Options and parameters:

· -t: Specifies the file system type. This option is typically not required, because the current Linux system automatically distinguishes file system types through the superblock.

· -A: Scans the necessary disks based on the content of /etc/fstab.

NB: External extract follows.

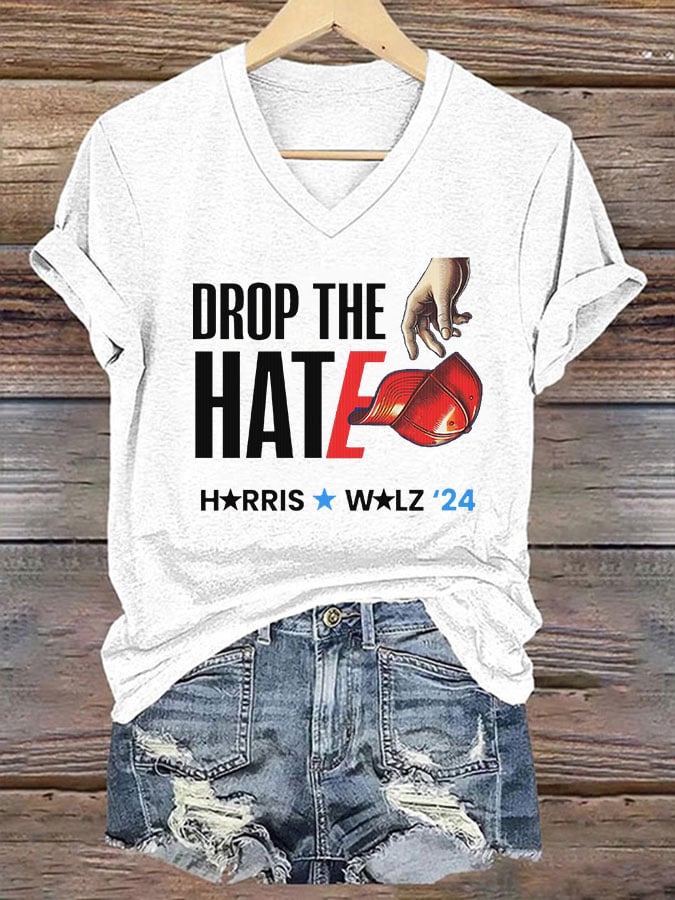 Women's Drop The Hate Printed V-Neck T-Shirt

This command is typically executed during the boot process.

· -a: Automatically repairs detected abnormal sectors, so you don't have to keep pressing y.

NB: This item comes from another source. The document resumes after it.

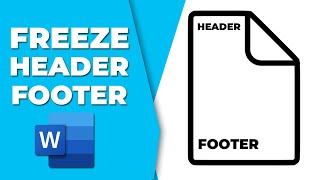 How to freeze header and footer in word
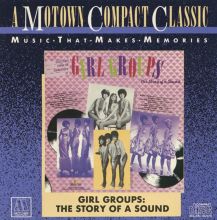 Girl Groups: The Story of a Sound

· -y: Similar to -a, but some file systems only support the -y parameter.

· -C: Enables a histogram to display the current progress during the check.

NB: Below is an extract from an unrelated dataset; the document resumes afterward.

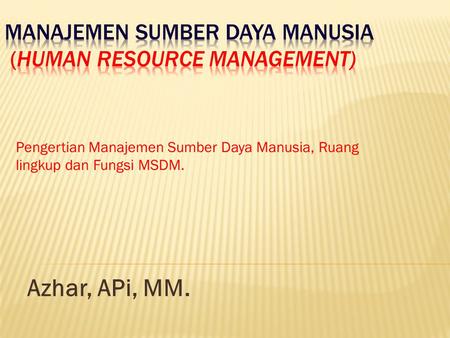 Manajemen Sumber Daya Manusia (Human Resource Management)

# Check the /dev/sdb1 partition.

root@HZ-UIS01-CVK01:~# fsck -C /dev/sdb1

fsck from util-linux 2.20.1

e2fsck 1.42 (29-Nov-2011)

/dev/sdb1: clean, 11/125184 files, 16807/499744 blocks

Mounting a file system

mount [-t file system type] [-L Lable name] [-o additional option] [-n] disk file name mount point

Options and parameters:

· -a: Mounts all file systems based on the data in the /etc/fstab configuration file.

· -l: Displays the column label name besides the mounting information.

· -t: Specifies the type of file system to be mounted.

· -n: By default, the system writes the actual mounting information to /etc/mtab in real time to facilitate operation of other programs.

· -L: Mounts the partition that has the specified label.

· -l: Add labels in the mount output, for example, account, password, or read privilege.

# Mount /dev/sdb1 to /mnt.

root@HZ-UIS01-CVK01:~# mount /dev/sdb1 /mnt

root@HZ-UIS01-CVK01:~# df -Th

Filesystem Type Size Used Avail Use% Mounted on

/dev/sda1 ext4 28G 5.7G 21G 22% /

udev devtmpfs 32G 4.0K 32G 1% /dev

tmpfs tmpfs 13G 408K 13G 1% /run

none tmpfs 5.0M 0 5.0M 0% /run/lock

none tmpfs 32G 17M 32G 1% /run/shm

/dev/sda6 ext4 241G 48G 181G 21% /vms

/dev/sdb1 ext3 1.9G 35M 1.8G 2% /mnt

Umounting a file system

umount [-fn] disk file name

Options and parameters:

· -f: Unmounts a file system forcibly. Use this parameter if no data can be read from a network file system (NFS).

· -n: Unmounts a file system without writing in the /etc/mtab directory.

Example:

root@HZ-UIS01-CVK01:~# df -Th

Filesystem Type Size Used Avail Use% Mounted on

/dev/sda1 ext4 28G 5.7G 21G 22% /

udev devtmpfs 32G 4.0K 32G 1% /dev

tmpfs tmpfs 13G 408K 13G 1% /run

none tmpfs 5.0M 0 5.0M 0% /run/lock

none tmpfs 32G 17M 32G 1% /run/shm

/dev/sda6 ext4 241G 48G 181G 21% /vms

/dev/sdb1 ext3 1.9G 35M 1.8G 2% /mnt

root@HZ-UIS01-CVK01:~#

root@HZ-UIS01-CVK01:~# umount /mnt

root@HZ-UIS01-CVK01:~# df -Th

Filesystem Type Size Used Avail Use% Mounted on

/dev/sda1 ext4 28G 5.7G 21G 22% /

udev devtmpfs 32G 4.0K 32G 1% /dev

tmpfs tmpfs 13G 408K 13G 1% /run

none tmpfs 5.0M 0 5.0M 0% /run/lock

none tmpfs 32G 17M 32G 1% /run/shm

/dev/sda6 ext4 241G 48G 181G 21% /vms

Writing data to a disk

Use the sync command to write data not updated in the memory to a disk.

Example:

root@HZ-UIS01-CVK01:~# sync

root@HZ-UIS01-CVK01:~#

Euler edition restrictions

To maintain system security and stability and prevent unintended background operations, Euler OS restricts certain background activities.

Disabled commands

The following commands are disabled:

· rm

· rpm

· which

· grep

· mv

· vi

· vim

· ps

· top

· bash

· sh

· find

· yum

· dd

· chmod

The system displays command not found when you enter these commands.

Disabled command autocompletion

Pressing Tab no longer autocompletes commands during input.